NIH Auxiliary Boutique Benefits Community Healthcare, One Purchase at a Time
The Northern Inyo Hospital Auxiliary’s Holiday Boutique returns to Bishop, once again offering holiday shoppers a chance to jump on their gift lists.
The boutique will be held Saturday, Nov. 5, from 8 a.m. to 1 p.m., at the Northern Inyo Healthcare District’s Birch Street Annex, 2957 Birch St., just catty-corner from the Jill Kinmont Boothe School in the Manor Market region.
The boutique features almost a year’s work of handcrafted items by the Auxiliary. Tables filled with fall and holiday decorations, household basics, and many one-of-a-kind gifts will be available. A bake sale and See’s Candy sale round out the event.
The group also holds a drawing for cash prizes of $1,000, $300, and $200. Tickets can be purchased at the boutique for $1 each or six for $5. A door prize drawing will also take place featuring 33 generously donated gifts from local businesses.
“Our members dedicate many hours each year to this fundraiser, and we are more than ready to go,” says Auxiliary President Judy Fratella. “It’s such a wonderful time seeing so many friends, neighbors, and supporters of the hospital come through and help us meet our goal.”
Proceeds from the boutique help the Auxiliary provide necessary equipment not always able to be included in the healthcare district’s budget. This year, the Auxiliary has its collective eye on purchasing a Smart ABI+ system for NIH’s Wound Care Clinic.
“It’s all about early detection,” says Auxiliary Treasurer Sharon Moore. “The providers tell us that more than 8 million people in the United States have peripheral arterial disease or PAD. Most people with PAD are seniors, many with mild to no symptoms, which can be a problem.”
Northern Inyo Healthcare District’s Chief Medical Officer, Dr. Joy Engblade, explains PAD is usually a sign of a buildup of fatty deposits within the arteries. The buildup leads to reduced blood flow in the legs and, occasionally, in the arms. “Symptoms can range from coldness in one lower leg or foot, especially when compared to the other side, to leg numbness or weakness, or a weak pulse in the legs and feet,” Dr. Engblade says. “In more severe cases, leg pain can make it hard to walk or do other physical activities.”

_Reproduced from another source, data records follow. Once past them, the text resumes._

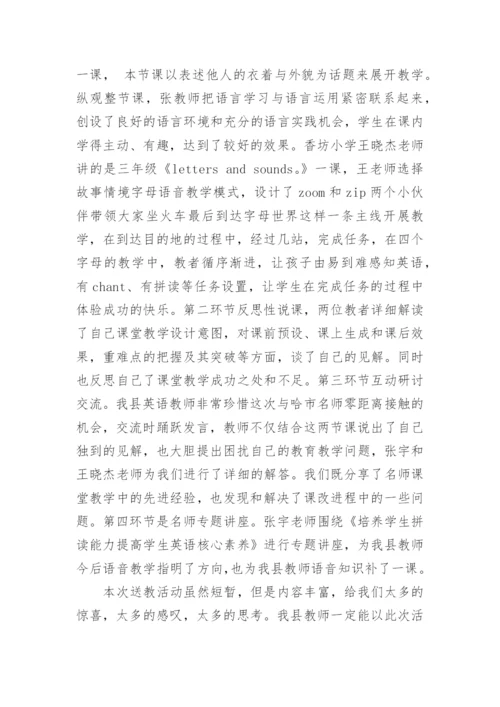 一课， 本节课以表述他人的衣着与外貌为话题来展开教学。纵观整节课，张教师把语言学习与语言运用紧密联系起来，创设了良好的语言环境和充分的语言实践机会，学生在课内学得主动、有趣，达到了较好的效果。香坊小学王晓杰老师讲的是三年级《letters and sounds。》一课，王老师选择故事情境字母语音教学模式，设计了 zoom 和 zip 两个小伙伴带领大家坐火车最后到达字母世界这样一条主线开展教学，在到达目的地的过程中，经过几站，完成任务，在四个字母的教学中，教者循序渐进，让孩子由易到难感知英语，有 chant、有拼读等任务设置，让学生在完成任务的过程中体验成功的快乐。第二环节反思性说课，两位教者详细解读了自己课堂教学设计意图，对课前预设、课上生成和课后效果，重难点的把握及其突破等方面，谈了自己的见解。同时也反思自己了课堂教学成功之处和不足。第三环节互动研讨交流。我县英语教师非常珍惜这次与哈市名师零距离接触的机会，交流时踊跃发言，教师不仅结合这两节课说出了自己独到的见解，也大胆提出困扰自己的教育教学问题，张宇和王晓杰老师为我们进行了详细的解答。我们既分享了名师课堂教学中的先进经验，也发现和解决了课改进程中的一些问题。第四环节是名师专题讲座。张宇老师围绕《培养学生拼读能力提高学生英语核心素养》进行专题讲座，为我县教师今后语音教学指明了方向，也为我县教师语音知识补了一课。

本次送教活动虽然短暂，但是内容丰富，给我们太多的惊喜，太多的感叹，太多的思考。我县教师一定能以此次活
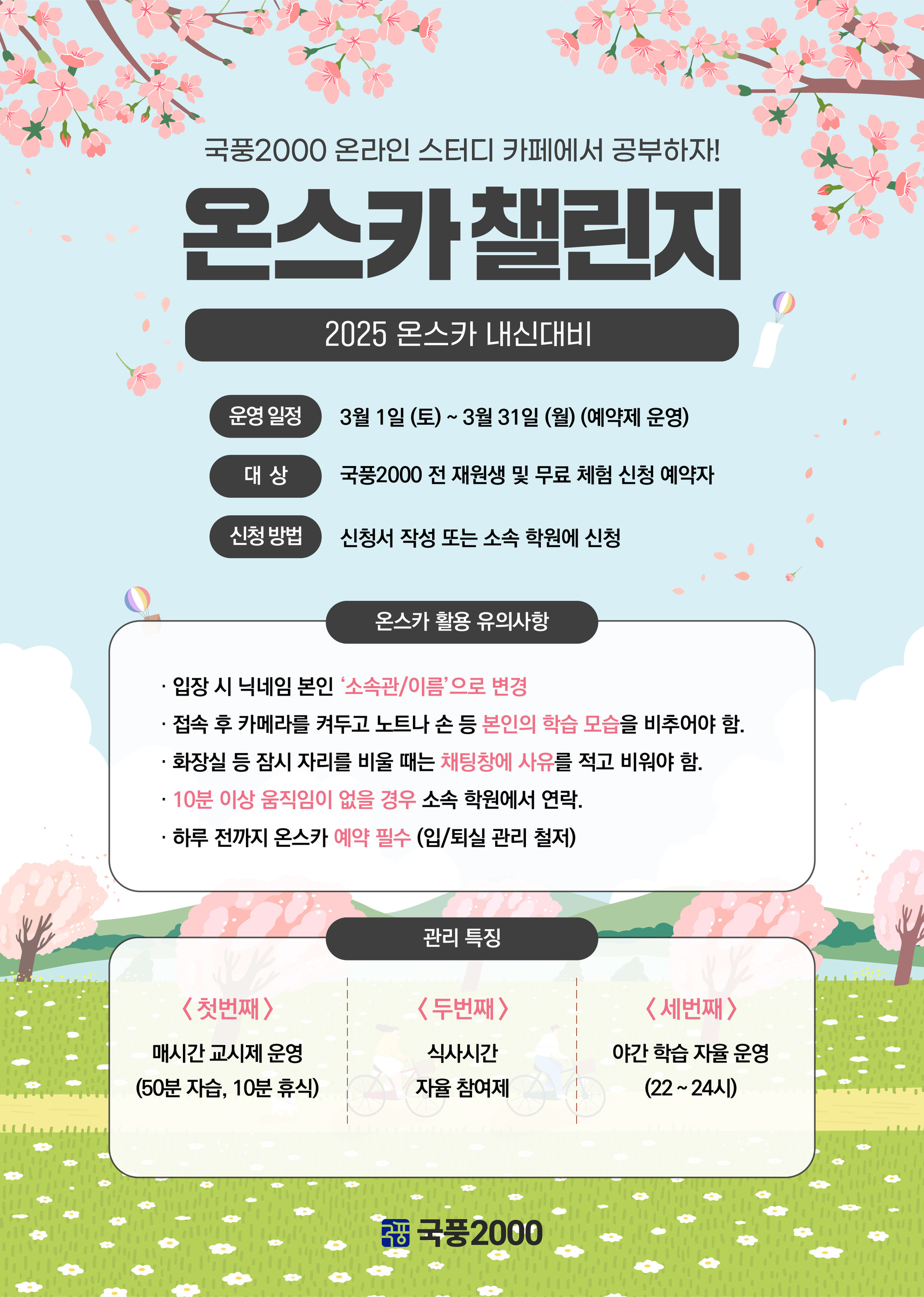 국풍2000 온라인 스터디 카페에서 공부하자!

온스카 챌린지

2025 온스카 내신대비

운영 일정 3월 1일 (토) ~ 3월 31일 (월) (예약제 운영)

대 상 국풍2000 전 재원생 및 무료 체험 신청 예약자

신청 방법 신청서 작성 또는 소속 학원에 신청

온스카 활용 유의사항

· 입장 시 닉네임 본인 '소속관/이름'으로 변경
· 접속 후 카메라를 켜두고 노트나 손 등 본인의 학습 모습을 비추어야 함.
· 화장실 등 잠시 자리를 비울 때는 채팅창에 사유를 적고 비워야 함.
· 10분 이상 움직임이 없을 경우 소속 학원에서 연락.
· 하루 전까지 온스카 예약 필수 (입/퇴실 관리 철저)

관리 특징

〈 첫번째 〉
매시간 교시제 운영
(50분 자습, 10분 휴식)

〈 두번째 〉
식사시간
자율 참여제

〈 세번째 〉
야간 학습 자율 운영
(22 ~ 24시)

국풍 국풍2000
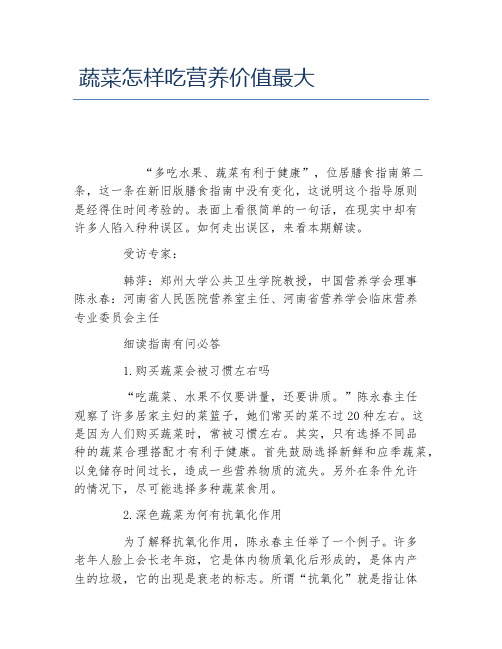 蔬菜怎样吃营养价值最大

“多吃水果、蔬菜有利于健康”，位居膳食指南第二条，这一条在新旧版膳食指南中没有变化，这说明这个指导原则是经得住时间考验的。表面上看很简单的一句话，在现实中却有许多人陷入种种误区。如何走出误区，来看本期解读。

受访专家：

韩萍：郑州大学公共卫生学院教授，中国营养学会理事
陈永春：河南省人民医院营养室主任、河南省营养学会临床营养专业委员会主任

细读指南有问必答

1.购买蔬菜会被习惯左右吗

“吃蔬菜、水果不仅要讲量，还要讲质。”陈永春主任观察了许多居家主妇的菜篮子，她们常买的菜不过20种左右。这是因为人们购买蔬菜时，常被习惯左右。其实，只有选择不同品种的蔬菜合理搭配才有利于健康。首先鼓励选择新鲜和应季蔬菜，以免储存时间过长，造成一些营养物质的流失。另外在条件允许的情况下，尽可能选择多种蔬菜食用。

2.深色蔬菜为何有抗氧化作用

为了解释抗氧化作用，陈永春主任举了一个例子。许多老年人脸上会长老年斑，它是体内物质氧化后形成的，是体内产生的垃圾，它的出现是衰老的标志。所谓“抗氧化”就是指让体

Dr. Engblade notes because PAD patients may not always show symptoms, it is thought that nationally the number of cases may be underreported. “This is important because one to five PAD patients can lose a portion of their leg within a year of diagnosis,” Dr. Engblade says. “So, early detection reduces complications, and overall, it will help us catch PAD early on for better patient outcomes.”
The Smart ABI+ features motorized pressure cuffs used on patient extremities and wireless technology. The technology offers fast, reproducible results and gives trackable reports from one patient visit to the next, an improvement over the manual approach often seen in rural facilities.

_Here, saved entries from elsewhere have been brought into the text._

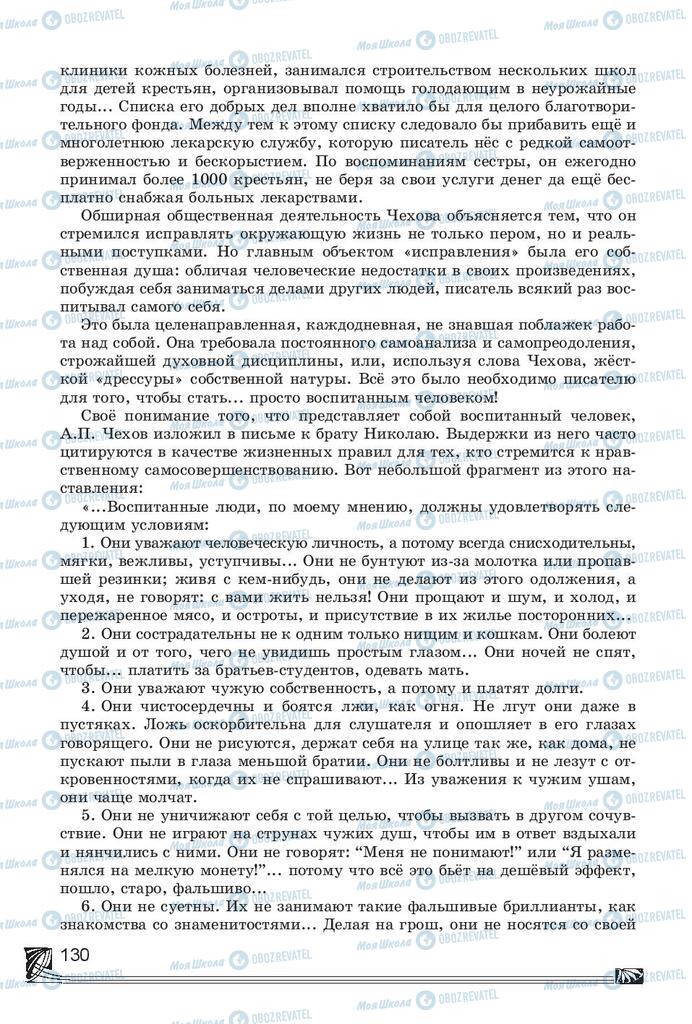 клиники кожных болезней, занимался строительством нескольких школ для детей крестьян, организовывал помощь голодающим в неурожайные годы… Списка его добрых дел вполне хватило бы для целого благотворительного фонда. Между тем к этому списку следовало бы прибавить ещё и многолетнюю лекарскую службу, которую писатель нёс с редкой самоотверженностью и бескорыстием. По воспоминаниям сестры, он ежегодно принимал более 1000 крестьян, не беря за свои услуги денег да ещё бесплатно снабжая больных лекарствами.

Обширная общественная деятельность Чехова объясняется тем, что он стремился исправлять окружающую жизнь не только пером, но и реальными поступками. Но главным объектом «исправления» была его собственная душа: обличая человеческие недостатки в своих произведениях, побуждая себя заниматься делами других людей, писатель всякий раз воспитывал самого себя.

Это была целенаправленная, каждодневная, не знавшая поблажек работа над собой. Она требовала постоянного самоанализа и самопреодоления, строжайшей духовной дисциплины, или, используя слова Чехова, жёсткой «дрессуры» собственной натуры. Всё это было необходимо писателю для того, чтобы стать… просто воспитанным человеком!

Своё понимание того, что представляет собой воспитанный человек, А.П. Чехов изложил в письме к брату Николаю. Выдержки из него часто цитируются в качестве жизненных правил для тех, кто стремится к нравственному самосовершенствованию. Вот небольшой фрагмент из этого наставления:

«…Воспитанные люди, по моему мнению, должны удовлетворять следующим условиям:

1. Они уважают человеческую личность, а потому всегда снисходительны, мягки, вежливы, уступчивы… Они не бунтуют из-за молотка или пропавшей резинки; живя с кем-нибудь, они не делают из этого одолжения, а уходя, не говорят: с вами жить нельзя! Они прощают и шум, и холод, и пережаренное мясо, и остроты, и присутствие в их жилье посторонних…

2. Они сострадательны не к одним только нищим и кошкам. Они болеют душой и от того, чего не увидишь простым глазом… Они ночей не спят, чтобы… платить за братьев-студентов, одевать мать.

3. Они уважают чужую собственность, а потому и платят долги.

4. Они чистосердечны и боятся лжи, как огня. Не лгут они даже в пустяках. Ложь оскорбительна для слушателя и опошляет в его глазах говорящего. Они не рисуются, держат себя на улице так же, как дома, не пускают пыли в глаза меньшой братии. Они не болтливы и не лезут с откровенностями, когда их не спрашивают… Из уважения к чужим ушам, они чаще молчат.

5. Они не уничижают себя с той целью, чтобы вызвать в другом сочувствие. Они не играют на струнах чужих душ, чтобы им в ответ вздыхали и нянчились с ними. Они не говорят: "Меня не понимают!" или "Я разменялся на мелкую монету!"… потому что всё это бьёт на дешёвый эффект, пошло, старо, фальшиво…

6. Они не суетны. Их не занимают такие фальшивые бриллианты, как знакомства со знаменитостями… Делая на грош, они не носятся со своей

130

The NIH Auxiliary raises funds through its annual holiday boutiques, community donations, and the hospital’s Gift Shop operation. The Gift Shop is a profitable venture and an essential service to patients, visitors, and staff. Located in the hospital’s Main Lobby, the Gift Shop features items including snacks, unique seasonal gifts, jewelry, and baby clothing. See’s Candy is available year-round, and the shop carries giftable items for those visiting hospital patients. Floral arrangements from Devon’s Flowers are available.
To date, the Auxiliary has donated $725,772.52 to the healthcare district.
Membership in the Auxiliary is open to men as well as women. There are no prerequisites for membership. All skill sets are welcome. General meetings are held on the third Wednesday of each month at 10 a.m. at the NIHD Birch Street Annex, 2957 Birch St., Bishop.